Circa 1627, during the first war with Tibet, Portuguese Jesuits Estêvão Cacella and João Cabral were the first recorded Europeans to visit Bhutan on their way to Tibet. They met with Ngawang Namgyal, presented him with firearms, gunpowder and a telescope, and offered him their services in the war against Tibet, but the shabdrung declined the offer.[12] After a stay of nearly eight months Cacella wrote a long letter from the Chagri Monastery reporting the travel. This is a rare report of the Shabdrung remaining.[13]

Tibetan armies invaded Bhutan around 1629, in 1631, and again in 1639, hoping to throttle Ngawang Namgyal's popularity before it spread too far. In 1634 Ngawang Namgyal defeated Karma Tenkyong's army in the Battle of Five Lamas. The invasions were thwarted, and the Drukpa subsect developed a strong presence in western and central Bhutan, leaving Ngawang Namgyal supreme. In recognition of the power he accrued, goodwill missions were sent to Bhutan from Cooch Behar in the Duars (present-day northeastern West Bengal), Nepal to the west, and Ladakh in western Tibet. The ruler of Ladakh even gave a number of villages in his kingdom to Ngawang Namgyal.

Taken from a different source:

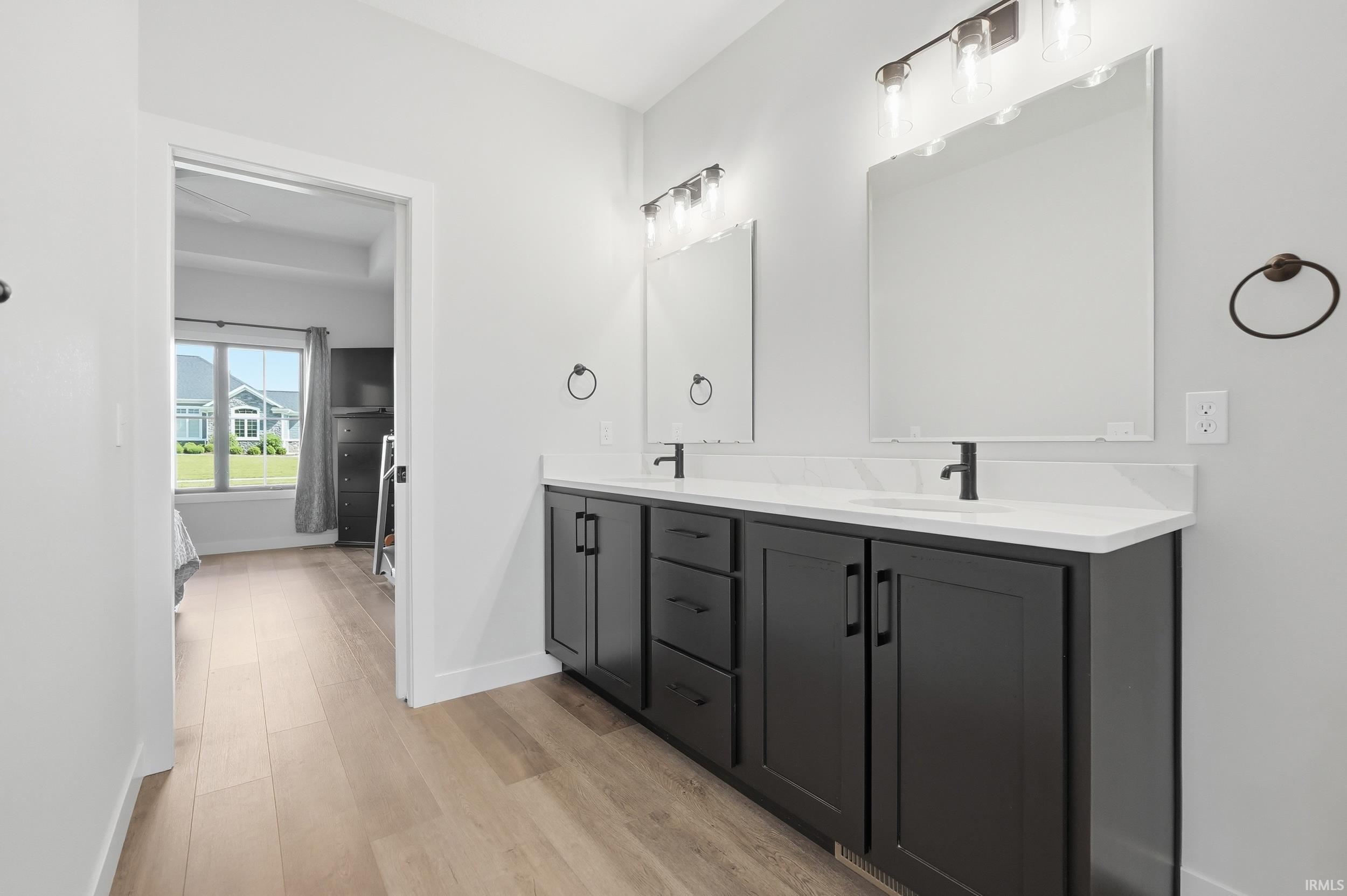 Spacious vanity area featuring dual sinks, dark cabinetry, and light countertops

Bhutan's troubles were not over, however. In 1643, a joint Mongol-Tibetan force sought to destroy Nyingmapa refugees who had fled to Bhutan, Sikkim, and Nepal. The Mongols had seized control of religious and civil power in Tibet in the 1630s and established Gelugpa as the state religion. Bhutanese rivals of Ngawang Namgyal encouraged the Mongol intrusion, but the Mongol force was easily defeated in the humid lowlands of southern Bhutan. Another Tibetan invasion in 1647 also failed.[12]

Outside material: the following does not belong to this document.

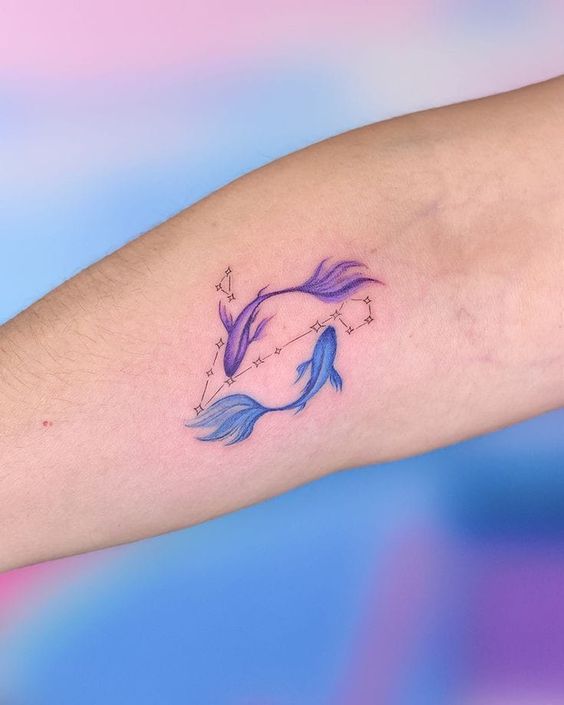 Tatouage Poissons Colorés Avec Constellation Sur L'avant Bras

During Ngawang Namgyal's rule, administration comprised a state monastic body with an elected head, the Je Khenpo (lord abbot), and a theocratic civil government headed by the Druk Desi (regent of Bhutan, also known as Deb Raja in Western sources). The Druk Desi was either a monk or a member of the laity—by the nineteenth century, usually the latter; he was elected for a three-year term, initially by a monastic council and later by the State Council (Lhengye Tshokdu). The State Council was a central administrative organ that included regional rulers, the shabdrung's chamberlains, and the Druk Desi. In time, the Druk Desi came under the political control of the State Council's most powerful faction of regional administrators. The Shabdrung was the head of state and the ultimate authority in religious and civil matters. The seat of government was at Thimphu, the site of a thirteenth-century dzong, in the spring, summer, and fall. The winter capital was at Punakha Dzong, a dzong established northeast of Thimphu in 1527. The kingdom was divided into three regions (east, central, and west), each with an appointed ponlop, or governor, holding a seat in a major dzong. Districts were headed by dzongpon, or district officers, who had their headquarters in lesser dzong. The ponlop were combination tax collectors, judges, military commanders, and procurement agents for the central government. Their major revenues came from the trade between Tibet and India and from land taxes.[12]

Ngawang Namgyal's regime was bound by a legal code called the Tsa Yig, which described the spiritual and civil regime and provided laws for government administration and for social and moral conduct. The duties and virtues inherent in the Buddhist dharma (religious law) played a large role in the new legal code, which remained in force until the 1960s.[12]